What makes all this so dangerous is that the shows run on Fox network do not look like the unabashed propaganda they are. They are formatted to look and feel very much like real news shows and many, many people believe that is exactly what they are. It's not like they run a little banner throughout the 24/7 propaganda day saying this is really opinion. Quite the opposite. Their motto is "fair and balanced". The film had interviews with a number of past employees speaking to the methods used to make the extremist right-wing swill seem like real reporting, such as putting up seedy looking, unqualified shills to present mildly liberal, if weak, views.

Yes, it's hard to believe there are people stupid enough to buy all this, but there are. I'm sure Bush owes many, many votes to Rupert and gee, what a coincidence that US law, changed under Bush, now allows him even more media outlets to own. And we are talking exponential numbers here. The amount of media outlets that can be owned by one company went from a handful to hundreds.

The Republicans (and the Democrats) are working hand in hand with the huge conglomerates in charge of 98% of our media outlets to keep ownership in as few hands as possible. The goal is to concentrate the power in the hands of a very few, extremely wealthy, and powerful individuals who will work very hard to keep the status quo. So, if you ever ask yourself why the media did so little to challenge a clearly unfair Presidential election, or why Copyrights, originally for seven years, now last for over 75, or why our news coverage is so different from the rest of the world's.... now you know. Will you do anything about it? Will you start getting more of your news from the internet? Will you start blogging about the problems, or write to your Congressperson or FCC Commissioner about these issues?
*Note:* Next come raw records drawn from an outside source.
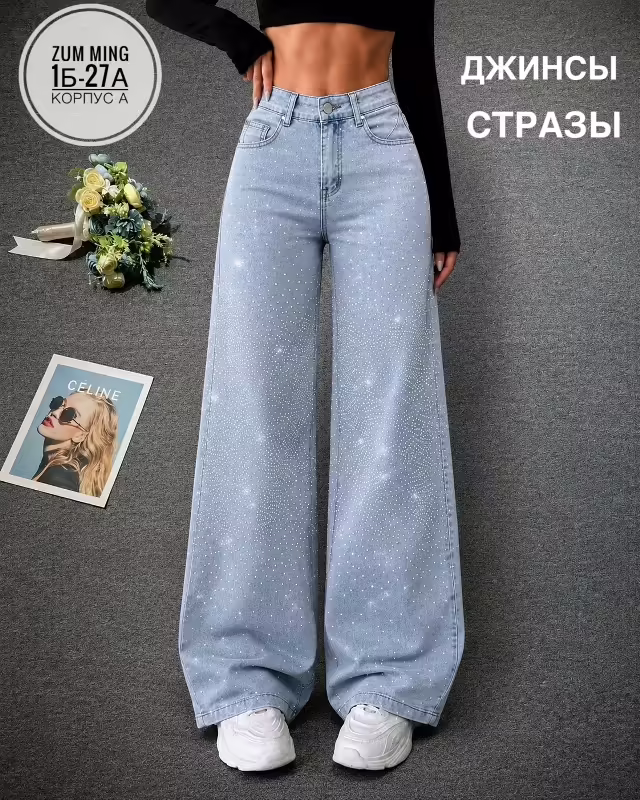 Женские джинсы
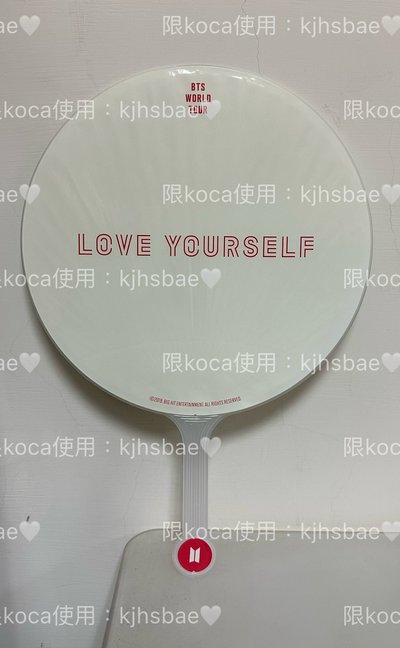 LOVE YOURSELF 玧其大王扇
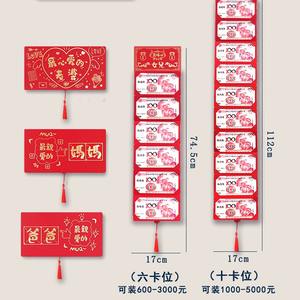 Sobre rojo plegable estampado en oro de serpiente de 2025 <span class=keywords><strong>a</strong></span>ños, regalo de <span class=keywords><strong>cumpleaños</strong></span> para esposa, <span class=keywords><strong>hijo</strong></span>, hija, paquete rojo estirable hecho de papel - Product Image 1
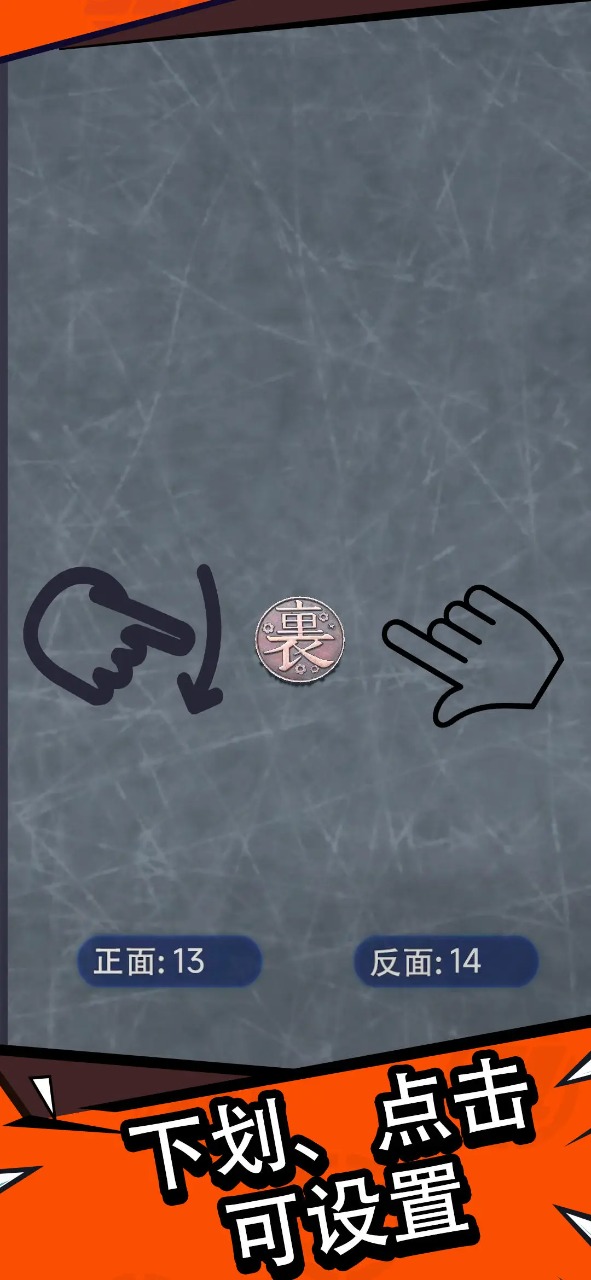 抛个幸运币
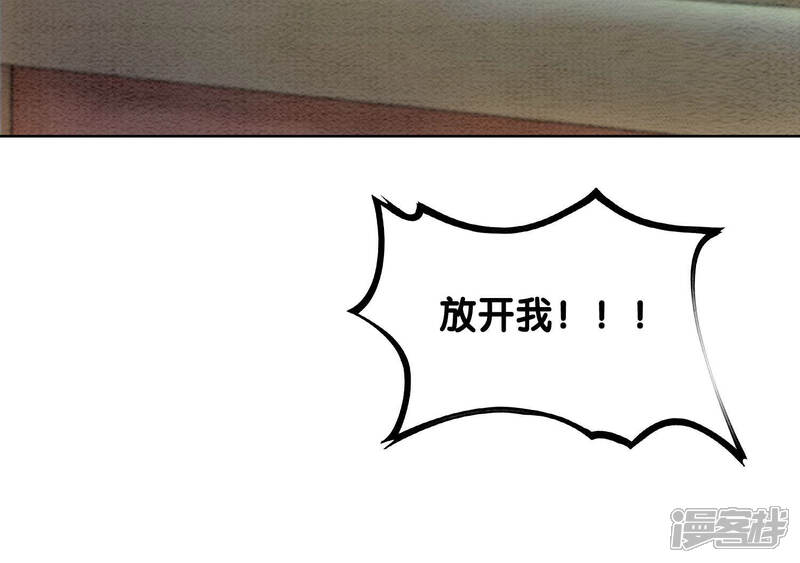 《朝堂有妖气》第70话 我有个宝贝想给你看 第122页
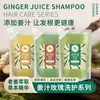 Creme de Massagem para Couro Cabeludo com Gengibre Fayuan Dao 1L Grande Capacidade Cuidados com o Cabelo Especial para Salão Cuidados com o Couro Cabeludo Rei Gengibre Velho Creme de Gengibre Atacado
I hope so. Do it for MLK, who had some dreams about fairness and equality and democracy. They're still dreams. Anyone who thinks that the interests of the massive majority of average people who work hard and vote are in control in this country today better get a clue and start looking at what is really going on. Take a look at the films of Robert Greenwald over the past few years and educate yourself. I assure you, it will be quite an eye-opener. Let's do something unprecedented and refused to be outfoxed by a cadre of individuals who love the power we've turned over to them while playing the thought-provoking Mariah Carey on our iPods.